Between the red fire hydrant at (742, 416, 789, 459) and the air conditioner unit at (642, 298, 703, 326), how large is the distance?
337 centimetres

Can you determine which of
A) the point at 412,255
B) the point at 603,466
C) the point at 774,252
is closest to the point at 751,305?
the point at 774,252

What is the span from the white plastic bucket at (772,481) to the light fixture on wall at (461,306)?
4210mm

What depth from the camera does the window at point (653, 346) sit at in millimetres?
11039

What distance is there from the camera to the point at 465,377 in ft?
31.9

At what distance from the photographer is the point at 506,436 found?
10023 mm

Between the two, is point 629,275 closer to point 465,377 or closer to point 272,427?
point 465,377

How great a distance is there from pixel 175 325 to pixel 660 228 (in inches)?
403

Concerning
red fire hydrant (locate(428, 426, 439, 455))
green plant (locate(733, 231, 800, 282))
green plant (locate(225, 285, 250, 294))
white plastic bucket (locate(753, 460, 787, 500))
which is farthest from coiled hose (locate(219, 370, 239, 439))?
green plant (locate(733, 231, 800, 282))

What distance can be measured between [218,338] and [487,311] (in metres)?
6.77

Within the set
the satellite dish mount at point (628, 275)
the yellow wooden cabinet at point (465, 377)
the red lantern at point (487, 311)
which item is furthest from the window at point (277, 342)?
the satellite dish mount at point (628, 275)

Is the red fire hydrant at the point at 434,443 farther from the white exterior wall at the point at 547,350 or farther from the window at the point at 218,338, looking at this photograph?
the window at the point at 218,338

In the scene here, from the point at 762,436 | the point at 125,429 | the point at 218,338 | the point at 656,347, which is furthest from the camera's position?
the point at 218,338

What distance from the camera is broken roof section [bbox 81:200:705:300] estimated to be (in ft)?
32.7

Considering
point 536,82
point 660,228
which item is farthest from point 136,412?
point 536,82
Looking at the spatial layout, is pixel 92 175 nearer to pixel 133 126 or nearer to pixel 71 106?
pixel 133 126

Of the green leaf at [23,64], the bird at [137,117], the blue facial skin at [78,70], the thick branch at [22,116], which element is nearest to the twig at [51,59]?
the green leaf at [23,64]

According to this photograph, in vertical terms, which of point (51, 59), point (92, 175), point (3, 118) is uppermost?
-------------------------
■ Direction ■
From the listing above, extract all records word for word.

■ Correct result ■
Between the red fire hydrant at (742, 416, 789, 459) and the air conditioner unit at (642, 298, 703, 326), how large is the distance?
337 centimetres

Can you determine which of
A) the point at 412,255
B) the point at 603,466
C) the point at 774,252
is closest to the point at 751,305?
the point at 774,252

What is the span from the white plastic bucket at (772,481) to the light fixture on wall at (461,306)?
4210mm

What depth from the camera does the window at point (653, 346) sit at in millimetres?
11039

What distance is there from the camera to the point at 465,377 in ft?
31.9

At what distance from the photographer is the point at 506,436 found?
10023 mm

Between the two, is point 629,275 closer to point 465,377 or closer to point 272,427?
point 465,377

How great a distance is there from pixel 175 325 to pixel 660 228 (in inches)?
403

Concerning
red fire hydrant (locate(428, 426, 439, 455))
green plant (locate(733, 231, 800, 282))
green plant (locate(225, 285, 250, 294))
white plastic bucket (locate(753, 460, 787, 500))
which is farthest from coiled hose (locate(219, 370, 239, 439))?
green plant (locate(733, 231, 800, 282))

What distance can be measured between [218,338] and [487,311] (in metres)?
6.77

Within the set
the satellite dish mount at point (628, 275)
the yellow wooden cabinet at point (465, 377)
the red lantern at point (487, 311)
which item is furthest from the window at point (277, 342)?
the satellite dish mount at point (628, 275)

Is the red fire hydrant at the point at 434,443 farther from the white exterior wall at the point at 547,350 or farther from the window at the point at 218,338, looking at this photograph?
the window at the point at 218,338

In the scene here, from the point at 762,436 | the point at 125,429 | the point at 218,338 | the point at 656,347, which is furthest from the camera's position?
the point at 218,338

What distance from the camera is broken roof section [bbox 81:200:705:300] estimated to be (in ft)?
32.7

Considering
point 536,82
point 660,228
which item is farthest from point 136,412?
point 536,82
Looking at the spatial layout, is pixel 92 175 nearer to pixel 133 126 or nearer to pixel 71 106?
pixel 133 126

Of the green leaf at [23,64], the bird at [137,117], the blue facial skin at [78,70], the thick branch at [22,116], which element is nearest to the twig at [51,59]?
the green leaf at [23,64]

According to this photograph, in vertical terms, which of point (51, 59), point (92, 175), point (3, 118) is uppermost?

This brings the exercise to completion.